初期研修医

山中 暖日 (東京大学医学部附属病院)
山中暖日 山中 暖日
東京大学医学部附属病院
平成28年6月1日~平成28年6月30日
(平戸市民病院)

 初夏-蛍の灯火と紫陽花の艶やかさに誘われて、私の平戸市民病院での一か月間の研修が始まりました。長崎空港からバスに揺られること4時間、病院に到着した私は、これからの一ヶ月に大きな期待とほんのちょっぴりの不安を抱えていました。
 研修が始まると、平戸の人々の暖かさ・優しさに助けられて、すぐに慣れることができました。研修では外来、健診、訪問診療・看護・リハビリ、検査実習など普段触れることのないものを多く経験することができました。
 簡単に検査が出せず自らの判断が問われる夜間の救急当直は、すぐに検査や画像データ、専門の科に頼ることに慣れきっていた私にはとてもいい経験となりました。また外来では自分の知識と技術・経験を一番の武器として、患者さんに真摯に向き合いっている先生方の姿に大変感銘を受けました。私も日々の診療の中で多くを学び、自分の力で患者さんをサポートできるような医師になりたいと感じました。外来、訪問診療・看護を通して痛切に感じたのは、患者さんと医療従事者の距離が大変近く、家族のこと、生活のことなども含めてその人らしく生きることをサポートしているのだなということでした。「病気を診る」のでなく「人を診る」の意味を言葉でなく、肌で感じることができました。また医療者・患者、医療者同士、ご近所さんなど人と人とのつながりが非常に強いのも印象的で、私も患者さんや他の医療スタッフの方から助けていただくことが多くありました。さらに健診の普及もあってか、平戸は高齢であっても元気で明るい方が多く、患者さんから逆に元気をもらうこともしばしばありました。これが地域医療の魅力の一つなのかもしれないと感じました。

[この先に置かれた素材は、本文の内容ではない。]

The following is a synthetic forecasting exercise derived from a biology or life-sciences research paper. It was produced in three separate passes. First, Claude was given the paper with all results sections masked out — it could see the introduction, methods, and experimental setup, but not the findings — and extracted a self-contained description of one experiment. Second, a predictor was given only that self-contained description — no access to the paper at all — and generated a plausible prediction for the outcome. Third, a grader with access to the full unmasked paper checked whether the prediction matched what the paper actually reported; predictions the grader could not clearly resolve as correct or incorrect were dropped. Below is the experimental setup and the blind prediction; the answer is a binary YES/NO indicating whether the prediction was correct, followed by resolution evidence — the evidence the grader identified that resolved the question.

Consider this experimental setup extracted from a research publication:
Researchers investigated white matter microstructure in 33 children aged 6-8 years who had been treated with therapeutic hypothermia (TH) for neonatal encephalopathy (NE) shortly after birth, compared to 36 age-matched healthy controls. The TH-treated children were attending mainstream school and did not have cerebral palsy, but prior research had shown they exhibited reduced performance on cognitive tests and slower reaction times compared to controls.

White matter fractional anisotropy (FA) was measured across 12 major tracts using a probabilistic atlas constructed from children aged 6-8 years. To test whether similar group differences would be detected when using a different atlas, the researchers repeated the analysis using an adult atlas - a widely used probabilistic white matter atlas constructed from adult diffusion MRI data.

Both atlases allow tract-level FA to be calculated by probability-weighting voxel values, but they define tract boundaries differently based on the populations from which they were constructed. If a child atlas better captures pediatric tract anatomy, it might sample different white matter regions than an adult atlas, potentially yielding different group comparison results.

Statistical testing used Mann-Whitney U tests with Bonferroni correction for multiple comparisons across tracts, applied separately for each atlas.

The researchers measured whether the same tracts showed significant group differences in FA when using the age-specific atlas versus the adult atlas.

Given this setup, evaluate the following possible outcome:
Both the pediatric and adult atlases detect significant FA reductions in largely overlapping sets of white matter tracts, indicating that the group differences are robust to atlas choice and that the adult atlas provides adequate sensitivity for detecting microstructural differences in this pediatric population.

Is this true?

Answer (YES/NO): NO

 最後になりましたが、この一か月間多くの先生方・看護師さんを始め病院スタッフの方々、度島さん、山下さんには大変お世話になり、感謝の気持ちでいっぱいです。また色々と助けてくれたり、観光に一緒に連れて行ってくれて本当に楽しい一か月にしてくれた同期の3人にも本当に感謝しています。もの凄く楽しくて充実していて幸せすぎる一か月間でした。
 日本の原風景とも言える自然の中で、心はのびのびとしながらも貴重な経験を沢山させていただき、多くを学ぶことが出来ました。ここでの経験やできた想い出は、私の人生におけるかけがえない宝物になりました。みなさんのおかげで医師としても人としてもちょっぴり成長できた気がしています。本当に一か月間ありがとうございました。
 医師として、人として大きくなり、いつか再びこの地の人々の笑顔に会いにここを訪れる日を夢見て・・・。